The benefits - direct and indirect -  should be analysed from several angles - even if it is clear that the benefits mostly soon will end up at the EU-citizens table:

1. Benefits for the EU-Citizen

Data driven RTE Ecosystems will:

-       Improve corporate and public sector services by making them data driven and real time

-       Improve management of personal economy

-       Provide line-specific (from e-invoice and POS-receipts) spending follow-up

-       Lower costs and tax burden

-       Improve financing

-       Expand wealth management services

-       Expand availability of goods and services

-       Lower risks

-       Address information overflow issues

-       Lead to real time taxation

 

2. Benefits for the EU-enterprise

The benefits for enterprises – especially SMEs – are evident:

-       Lower cost of transactions and administrative burden (automated accounting, VAT-reporting, expense reporting, salary administration, governance etc)
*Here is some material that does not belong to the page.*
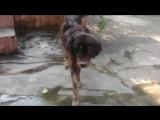 Дженни - собака-чудо!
-       Real time information on financials and automated forecasts 

-       Better service to customers and suppliers

-       Lower risks (cost of risk mitigation and materializing risks estimated to be 3% of turnover...)

-       Better financing

-       Staff moving from administration to more productive work

-       Digital governance and ownership changes

-       Opportunities for RTE- and other startups

-       Lower tax burden

-       Less grey economy

 

3. Benefits for the EU public sectors

-       Lower cost levels

-       Better service to citizens in private and employee roles

-       Increased transparency (beneficial ownership)

-       Smaller grey economy > wider tax base

-       Staff freed up from administration to service

-       Tax revenues from better profitability on all enterprises and RTE startups

-       Real Time reporting from salary payments, corporate accounting, property transactions and spending patterns improves forecasting (also in municipalities)

 

4. Driving the EU Single Market

Digitalization, standardization and free movement of data are the key enablers for the next phases of the Single Market.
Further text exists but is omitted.